Whether they involved teens or adults, stolen vehicles have been at the center of several high-profile incidents in central Ohio this year.
On Feb. 9, an SUV with a 4-monthold baby boy on board was stolen on the Northeast Side while the mother walked her 3-year-old child into a day care. The infant was found safe inside the abandoned vehicle on the Near East Side after two 19-year-old women recognized it from an Amber Alert.
But incidents involving stolen vehicles – or attempts to hijack a vehicle – don’t always end so well.
On Jan. 24, two young men – an 18-year-old and 19-year-old – were driving in a stolen vehicle when they were suspected of gunning down a 14-year-old on the Northeast Side.
And on Feb. 10, a male suspect brandishing a handgun shot a man in a vehicle
he had attempted to carjack at a gas station on the South Side, said Columbus police. The male victim attempted to flee, only to crash into the side of a house 500 feet away.
The victim was treated for multiple gunshot wounds at a nearby hospital and was expected to recover from the injuries, police said.
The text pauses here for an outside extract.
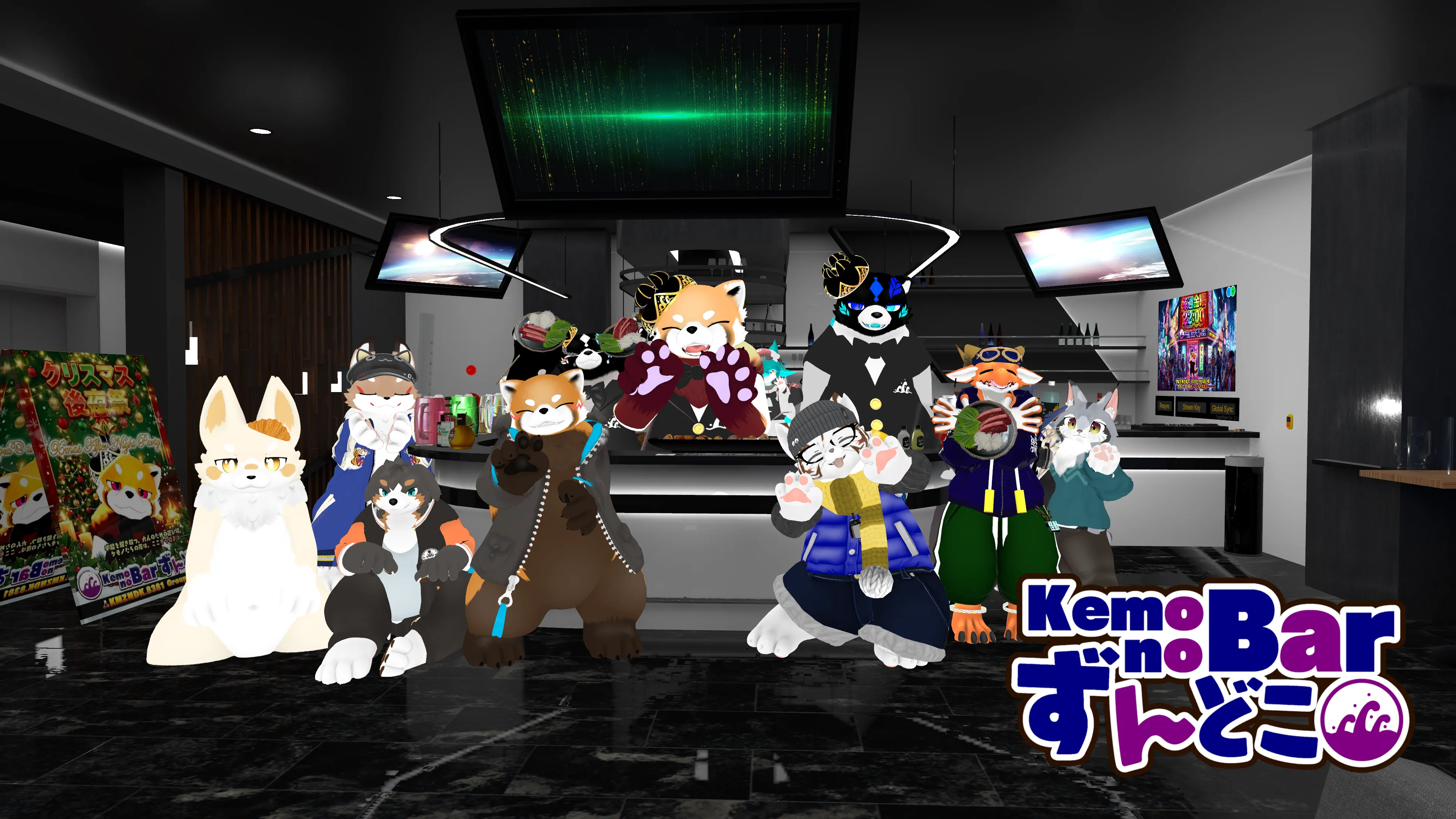 2025年12月19日(金)のイベント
On Feb. 3, Whitehall police pursued a stolen SUV occupied by three teenage females for four miles before the driver struck another vehicle at an intersection on East Broad Street and crashed. Before the chase, the girls had been part of a group of seven females rampaging through a nearby Target store, smashing items and threatening security, according to police.
After the crash, the three juveniles were taken into custody and treated at nearby hospitals with minor injuries, police said. The driver, a 16-year-old girl, was charged with felony fleeing and receiving stolen property.
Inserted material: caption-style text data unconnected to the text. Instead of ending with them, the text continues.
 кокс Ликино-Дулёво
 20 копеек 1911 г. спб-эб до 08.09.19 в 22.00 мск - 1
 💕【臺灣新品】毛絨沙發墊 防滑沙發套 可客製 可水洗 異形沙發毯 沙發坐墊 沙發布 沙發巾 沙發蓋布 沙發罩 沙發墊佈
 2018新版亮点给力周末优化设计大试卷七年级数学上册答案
As such incidents continue to happen, police worry about the escalating danger to both the public and the reckless juveniles.
“It’s a real problem that’s going on right now and it is putting a lot of the public in danger,” said Sgt. Jon Earl, the public information officer with Whitehall Police. “They’re young and they got a lot of life to live, so we don’t want anything happening to them, either.”
One of the teen suspects identified as being behind the theft of 17-year-old Younes Ayed’s Audi isn’t among the suspects under scrutiny as part of Operation Game Over. But the 16-year-old male has been a suspect in multiple stolen vehicle reports, according to records provided to The Dispatch.
Ayed’s car was returned to him nearly in one piece – he said he only had to buy a rim and two new tires. But he hasn’t been able to shake the trauma of what he endured that December day. Every time he turns on the ignition, he’s reminded of the intruders who so efficiently and callously took it from him.
More recently, his parked Audi was hit by another car that fled the scene. It was the last straw.
“I just don’t want the car no more – I’m just planning on selling it,” Ayed said. “I just feel like it’s bad luck for me.”